The current government in Bulgaria and the GERB party must be removed from power, says National Assembly of Bulgaria Vice President Kristian Vigenin (pictured). In this interview he drew parallels between the protests in Bulgaria and Belarus. Mr Vigenin pointed out that the current Prime Minister Boyko Borisov came to parliament only twice this year and his actions are unconstitutional,write Polina Demchenko and Vladyslav Grabovskyi.
In the Morning Block on the BNT TV channel you claimed you would become the “inner voice” of the protesters in parliament. What is this voice?
The main demands of the protest are the resignation of the Boyko Borisov government and the chief prosecutor Ivan Geshev, also the holding of early elections, which must be organized by the service government. We declared that we, as a party, as a parliamentary group, will be the voice of the protesters within parliament, and since the time we support their demands with the parliamentary instruments that we have at our disposal, we are trying to support the demands of the protest.
Mr. Vigenin, did you take part in the protest?
I and a lot of my colleagues are participating in the protest rather more than citizens. In fact, we act as a link between the protests on the streets by the people and the parliament. For the first time, a very broad form is demonstrated between representatives of different from each other, formations, which, together with the support of the president, want real changes in Bulgaria, that the motto passed through the first protest, is relevant to this day, the forces of ”Mutri” are out!”.
(It is worth noting that the credo said by Kristian Vigenin, is translated as “Bandits out!”; or “Down with the bandits!”; The word “mutra” has its own meaning in Bulgarian, which can be roughly translated as a classic bandit from the nineties.)
We believe that this semi-mafia model of government that has been built in Bulgaria, the model that the mafia controls all institutions, must be overcome, and for this to happen, the current government and the GERB party must be removed from power.

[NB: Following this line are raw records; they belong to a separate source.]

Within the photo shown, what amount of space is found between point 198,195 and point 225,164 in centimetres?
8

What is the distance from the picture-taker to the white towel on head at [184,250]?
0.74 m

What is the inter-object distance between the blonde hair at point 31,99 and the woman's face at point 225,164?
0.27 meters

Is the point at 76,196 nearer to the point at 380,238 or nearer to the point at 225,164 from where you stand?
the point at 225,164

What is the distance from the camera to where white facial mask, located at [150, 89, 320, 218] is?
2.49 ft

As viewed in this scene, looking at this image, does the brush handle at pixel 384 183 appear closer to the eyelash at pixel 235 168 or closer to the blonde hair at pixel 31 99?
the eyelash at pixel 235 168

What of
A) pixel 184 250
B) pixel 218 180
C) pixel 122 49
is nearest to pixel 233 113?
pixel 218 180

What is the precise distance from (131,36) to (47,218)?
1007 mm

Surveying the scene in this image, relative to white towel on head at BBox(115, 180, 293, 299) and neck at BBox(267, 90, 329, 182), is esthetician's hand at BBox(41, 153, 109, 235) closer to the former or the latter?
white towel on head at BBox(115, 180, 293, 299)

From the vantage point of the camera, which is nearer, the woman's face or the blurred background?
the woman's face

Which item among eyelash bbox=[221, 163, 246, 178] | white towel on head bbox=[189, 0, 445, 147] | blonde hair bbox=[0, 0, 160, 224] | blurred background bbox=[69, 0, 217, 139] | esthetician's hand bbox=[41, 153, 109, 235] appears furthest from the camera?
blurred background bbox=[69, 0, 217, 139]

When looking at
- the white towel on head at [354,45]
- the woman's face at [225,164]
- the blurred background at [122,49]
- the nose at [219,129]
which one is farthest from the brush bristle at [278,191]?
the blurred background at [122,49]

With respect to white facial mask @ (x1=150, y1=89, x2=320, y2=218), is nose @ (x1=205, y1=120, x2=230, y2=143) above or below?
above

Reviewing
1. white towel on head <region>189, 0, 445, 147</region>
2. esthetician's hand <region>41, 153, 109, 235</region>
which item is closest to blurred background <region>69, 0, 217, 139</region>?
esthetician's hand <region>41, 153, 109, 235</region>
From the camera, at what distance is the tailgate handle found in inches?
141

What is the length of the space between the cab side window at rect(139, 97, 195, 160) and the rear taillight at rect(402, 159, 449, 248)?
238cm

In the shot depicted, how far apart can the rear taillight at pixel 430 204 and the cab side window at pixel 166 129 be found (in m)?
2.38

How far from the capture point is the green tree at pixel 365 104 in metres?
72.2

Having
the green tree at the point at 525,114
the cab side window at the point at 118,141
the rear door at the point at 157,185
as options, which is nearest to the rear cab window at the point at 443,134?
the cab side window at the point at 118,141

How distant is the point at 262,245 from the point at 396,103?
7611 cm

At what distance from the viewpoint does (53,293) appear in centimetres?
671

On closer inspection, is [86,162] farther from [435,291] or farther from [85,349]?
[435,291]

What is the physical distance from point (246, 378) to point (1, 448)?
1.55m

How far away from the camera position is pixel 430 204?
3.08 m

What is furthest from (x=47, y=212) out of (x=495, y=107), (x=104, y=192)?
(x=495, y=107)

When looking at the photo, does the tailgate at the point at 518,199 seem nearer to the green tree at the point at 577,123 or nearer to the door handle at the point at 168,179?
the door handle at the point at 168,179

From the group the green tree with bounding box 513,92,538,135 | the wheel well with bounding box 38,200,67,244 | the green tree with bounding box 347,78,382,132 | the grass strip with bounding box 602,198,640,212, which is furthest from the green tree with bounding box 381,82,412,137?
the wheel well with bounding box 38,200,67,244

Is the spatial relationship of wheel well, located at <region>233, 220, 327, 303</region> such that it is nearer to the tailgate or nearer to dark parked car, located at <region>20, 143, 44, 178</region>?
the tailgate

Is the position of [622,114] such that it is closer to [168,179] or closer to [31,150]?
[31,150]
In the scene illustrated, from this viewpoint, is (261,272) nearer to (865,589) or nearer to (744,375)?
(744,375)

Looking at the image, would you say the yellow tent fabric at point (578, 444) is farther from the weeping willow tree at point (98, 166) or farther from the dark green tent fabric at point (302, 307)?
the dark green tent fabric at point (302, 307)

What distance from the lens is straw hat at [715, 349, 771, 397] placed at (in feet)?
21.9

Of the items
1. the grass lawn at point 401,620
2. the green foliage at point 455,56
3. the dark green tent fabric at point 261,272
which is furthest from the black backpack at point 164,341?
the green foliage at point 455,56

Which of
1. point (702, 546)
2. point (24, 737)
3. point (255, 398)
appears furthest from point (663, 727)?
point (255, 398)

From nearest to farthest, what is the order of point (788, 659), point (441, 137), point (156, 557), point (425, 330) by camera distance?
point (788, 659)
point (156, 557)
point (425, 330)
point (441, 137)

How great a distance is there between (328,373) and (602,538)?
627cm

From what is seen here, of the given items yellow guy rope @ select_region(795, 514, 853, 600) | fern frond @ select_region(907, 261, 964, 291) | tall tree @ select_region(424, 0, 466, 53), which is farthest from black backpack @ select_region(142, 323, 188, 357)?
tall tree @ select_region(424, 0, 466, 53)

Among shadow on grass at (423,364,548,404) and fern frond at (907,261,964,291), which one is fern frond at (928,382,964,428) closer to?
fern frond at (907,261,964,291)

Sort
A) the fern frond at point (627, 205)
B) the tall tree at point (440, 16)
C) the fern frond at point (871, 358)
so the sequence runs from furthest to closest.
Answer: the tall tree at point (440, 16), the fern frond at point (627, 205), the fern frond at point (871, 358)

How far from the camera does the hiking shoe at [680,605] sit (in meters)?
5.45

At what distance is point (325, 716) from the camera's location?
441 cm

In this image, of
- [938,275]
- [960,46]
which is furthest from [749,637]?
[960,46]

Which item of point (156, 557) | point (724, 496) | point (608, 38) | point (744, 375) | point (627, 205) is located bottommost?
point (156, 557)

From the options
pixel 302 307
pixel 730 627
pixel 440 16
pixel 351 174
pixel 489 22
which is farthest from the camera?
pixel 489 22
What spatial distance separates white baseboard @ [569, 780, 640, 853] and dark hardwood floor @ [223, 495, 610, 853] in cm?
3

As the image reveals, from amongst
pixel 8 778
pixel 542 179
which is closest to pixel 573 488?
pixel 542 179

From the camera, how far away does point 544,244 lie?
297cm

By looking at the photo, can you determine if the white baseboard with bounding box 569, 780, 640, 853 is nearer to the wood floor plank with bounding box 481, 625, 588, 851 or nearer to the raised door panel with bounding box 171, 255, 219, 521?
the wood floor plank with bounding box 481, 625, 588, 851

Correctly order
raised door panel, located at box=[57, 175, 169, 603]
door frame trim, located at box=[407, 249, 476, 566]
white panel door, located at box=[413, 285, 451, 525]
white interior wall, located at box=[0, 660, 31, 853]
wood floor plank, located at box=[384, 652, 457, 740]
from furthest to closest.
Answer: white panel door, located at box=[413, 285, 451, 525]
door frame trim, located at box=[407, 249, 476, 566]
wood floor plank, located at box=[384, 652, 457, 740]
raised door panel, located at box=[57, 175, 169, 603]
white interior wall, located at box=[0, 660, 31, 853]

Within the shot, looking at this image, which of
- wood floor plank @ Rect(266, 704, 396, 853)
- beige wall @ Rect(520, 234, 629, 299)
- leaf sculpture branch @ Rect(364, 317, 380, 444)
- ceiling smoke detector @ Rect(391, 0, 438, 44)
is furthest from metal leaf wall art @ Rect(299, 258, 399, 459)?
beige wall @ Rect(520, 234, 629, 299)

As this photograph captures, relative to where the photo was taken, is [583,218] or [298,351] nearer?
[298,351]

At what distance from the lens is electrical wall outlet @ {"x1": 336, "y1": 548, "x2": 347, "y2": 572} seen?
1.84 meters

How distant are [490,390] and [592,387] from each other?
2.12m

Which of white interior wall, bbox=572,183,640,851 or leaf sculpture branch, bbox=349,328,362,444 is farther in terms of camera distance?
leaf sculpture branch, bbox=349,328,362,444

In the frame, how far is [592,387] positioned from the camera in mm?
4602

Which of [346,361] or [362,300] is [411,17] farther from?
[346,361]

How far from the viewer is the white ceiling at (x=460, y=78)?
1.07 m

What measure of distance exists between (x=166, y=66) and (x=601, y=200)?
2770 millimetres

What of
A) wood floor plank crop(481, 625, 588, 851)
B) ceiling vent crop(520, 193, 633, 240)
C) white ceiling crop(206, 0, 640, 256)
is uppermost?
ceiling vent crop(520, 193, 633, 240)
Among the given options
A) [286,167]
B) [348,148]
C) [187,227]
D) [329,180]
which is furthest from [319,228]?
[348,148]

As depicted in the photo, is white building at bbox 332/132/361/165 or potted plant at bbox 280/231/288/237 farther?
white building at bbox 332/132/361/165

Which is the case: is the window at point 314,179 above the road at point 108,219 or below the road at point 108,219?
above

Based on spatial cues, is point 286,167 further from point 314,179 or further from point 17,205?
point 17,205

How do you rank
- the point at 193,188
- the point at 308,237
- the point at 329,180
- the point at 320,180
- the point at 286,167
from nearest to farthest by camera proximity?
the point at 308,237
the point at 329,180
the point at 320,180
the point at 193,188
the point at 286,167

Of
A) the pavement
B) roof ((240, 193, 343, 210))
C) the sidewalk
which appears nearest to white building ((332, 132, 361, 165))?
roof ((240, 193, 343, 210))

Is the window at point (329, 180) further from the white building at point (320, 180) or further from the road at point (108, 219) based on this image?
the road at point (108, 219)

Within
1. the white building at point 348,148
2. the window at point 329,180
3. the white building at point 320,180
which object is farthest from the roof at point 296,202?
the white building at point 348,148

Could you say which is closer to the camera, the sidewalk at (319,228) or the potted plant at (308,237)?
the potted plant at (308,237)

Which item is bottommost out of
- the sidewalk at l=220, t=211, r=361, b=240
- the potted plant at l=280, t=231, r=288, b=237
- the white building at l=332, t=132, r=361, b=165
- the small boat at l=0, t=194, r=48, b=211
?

This is the overall picture.
And if the GERB party does not stop existing, does not resign? What the reaction of citizens might be to your mind?
The protests have been going on for three month, people do not get tired of protesting. It is more and more difficult to hold on to the authorities, because apparently it is closing in on the defensive, in isolation. At the same time, it is becoming more and more difficult for them in parliament, as we, as the second largest parliamentary group, decided not to register, in fact not to participate, but rather to sabotage the activities of the National Assembly.
Several times it was not possible to recruit the required number of deputies by the beginning of the meeting, since at least 121 people’s representatives were presented to attend. And they are increasingly counting on political forces. For example, on September 16, the parliament, after all, began working, as we gathered. But even then, the president’s activities were on the edge.
We were here, but did not register, and one of the other political groups did not register neither. In such an environment, when the protests outside and the fickle work of the Assembly inside, it is believed that the GERB will not survive for long. But we still have to wait and see the outcome. In addition, the politician added that today the opinion in parliament is very dependent on one small formation, whose chairman was sentenced to a 4-year term in parliament for extortion and racketeering. This sets the mood for itself in parliament.
The Bulgarian president said that the current Cabinet of Ministers is the role of the Prime Minister’s attendants. Do you agree with this statement?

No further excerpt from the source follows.